Medrano’s photograph is great example — a wall lined with posters of braided hairstyles, vibrant yet worn with time. The orange walls, framed certificates, and service menus above the posters evoked a sense of familiarity, a scene that could be found in the 18th arrondissement, Bushwick, or beyond. For Fofana, the project was also a way to honor the neighborhood’s history of immigration. “This area has seen migration from all over the world, and now the new generation can tell their story,” he said, emphasizing how the exhibition ultimately paid homage to the community’s evolving identity.

 

Throughout the summer, District 23 also hosted a creative summer school led by Fofana, continuing his work with United Youth International to support young creatives from underrepresented backgrounds. Four emerging designers — Ousmane Badirou, Essawe Lalaire, Allan Arma, and Phillipe Kaninda — were among the participants, representing the next generation of talent shaped by Paris, a city that, for all its complexities, remains a fashion capital.

 

In the interviews that follow, we explore their journeys, inspirations, and how they’re redefining creativity in a city that has long been a creative beacon. 

 

Abela02

 

Photography courtesy of Samuelle Nono

 

What began as a side project fueled by a mutual love for fashion has grown into Abela023, a Paris-based brand founded by Ousmane Badirou and his brother. Reflecting their journey from young adulthood to maturity, Abela023 offers a fresh take on menswear classics. Driven by the freedom to create and the thrill of seeing their designs become part of someone’s identity, the brothers continue to work seamlessly together. 

 

Ousmane’s inspirations start with his parents, especially his mother, whose love for supplies, clothes, and her "madness for buying" left a lasting impression. His father’s determination and insistence on always being presentable also shaped his approach to fashion. “You have to be ready to meet anyone at any time,” his father would say — a principle Ousmane has carried into his work.

→ Direction 1
Rewrite the paragraph of the passage on Paris designers that begins "What began as a side project" as a short bulleted list that keeps its main facts.
The text and the listing come from two unrelated sources.

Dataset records
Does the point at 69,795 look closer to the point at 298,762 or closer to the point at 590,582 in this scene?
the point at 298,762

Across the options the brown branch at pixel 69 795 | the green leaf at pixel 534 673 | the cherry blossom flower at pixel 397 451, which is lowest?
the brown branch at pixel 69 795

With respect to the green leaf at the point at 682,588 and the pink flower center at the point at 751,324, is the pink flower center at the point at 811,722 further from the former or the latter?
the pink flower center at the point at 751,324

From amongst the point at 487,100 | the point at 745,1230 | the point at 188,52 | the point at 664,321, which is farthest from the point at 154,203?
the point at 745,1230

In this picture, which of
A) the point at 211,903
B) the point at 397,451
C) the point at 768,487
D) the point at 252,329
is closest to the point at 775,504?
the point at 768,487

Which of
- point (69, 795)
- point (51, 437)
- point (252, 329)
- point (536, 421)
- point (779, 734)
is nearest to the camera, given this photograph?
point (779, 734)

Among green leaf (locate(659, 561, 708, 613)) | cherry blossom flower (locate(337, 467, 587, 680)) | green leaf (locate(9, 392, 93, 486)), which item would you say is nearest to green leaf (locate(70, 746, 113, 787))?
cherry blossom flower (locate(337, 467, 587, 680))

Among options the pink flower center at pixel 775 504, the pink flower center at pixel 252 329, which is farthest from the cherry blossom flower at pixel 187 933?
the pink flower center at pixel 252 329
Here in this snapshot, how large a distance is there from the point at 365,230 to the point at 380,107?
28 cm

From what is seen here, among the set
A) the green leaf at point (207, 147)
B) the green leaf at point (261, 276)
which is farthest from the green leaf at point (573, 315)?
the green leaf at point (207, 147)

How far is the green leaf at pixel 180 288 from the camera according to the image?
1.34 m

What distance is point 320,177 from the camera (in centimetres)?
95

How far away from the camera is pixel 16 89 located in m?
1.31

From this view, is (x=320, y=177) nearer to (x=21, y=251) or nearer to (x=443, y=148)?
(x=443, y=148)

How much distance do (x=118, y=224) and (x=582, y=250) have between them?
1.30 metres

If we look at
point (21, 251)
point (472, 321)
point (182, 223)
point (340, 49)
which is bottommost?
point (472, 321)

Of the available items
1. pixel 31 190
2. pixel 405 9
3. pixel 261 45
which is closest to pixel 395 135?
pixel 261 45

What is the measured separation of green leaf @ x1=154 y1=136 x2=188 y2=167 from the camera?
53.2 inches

→ Direction 2
Recast the stretch of the listing from the line containing "If we look at" through the end of the listing as a Markdown table with the columns Num and Line, giving one numbered row per line and leaving out blank lines.

→ Problem solution 1
- Abela023 started as a side project driven by a shared love of fashion.
- It is a Paris-based brand founded by Ousmane Badirou and his brother.
- Reflecting the brothers' journey from young adulthood to maturity, it offers a fresh take on menswear classics.
- The freedom to create and the thrill of seeing their designs become part of someone's identity drive the brothers, who continue to work seamlessly together.

→ Problem solution 2
| Num | Line |
|---|---|
| 1 | If we look at |
| 2 | point (21, 251) |
| 3 | point (472, 321) |
| 4 | point (182, 223) |
| 5 | point (340, 49) |
| 6 | which is bottommost? |
| 7 | point (472, 321) |
| 8 | Of the available items |
| 9 | 1. pixel 31 190 |
| 10 | 2. pixel 405 9 |
| 11 | 3. pixel 261 45 |
| 12 | which is closest to pixel 395 135? |
| 13 | pixel 261 45 |
| 14 | What is the measured separation of green leaf @ x1=154 y1=136 x2=188 y2=167 from the camera? |
| 15 | 53.2 inches |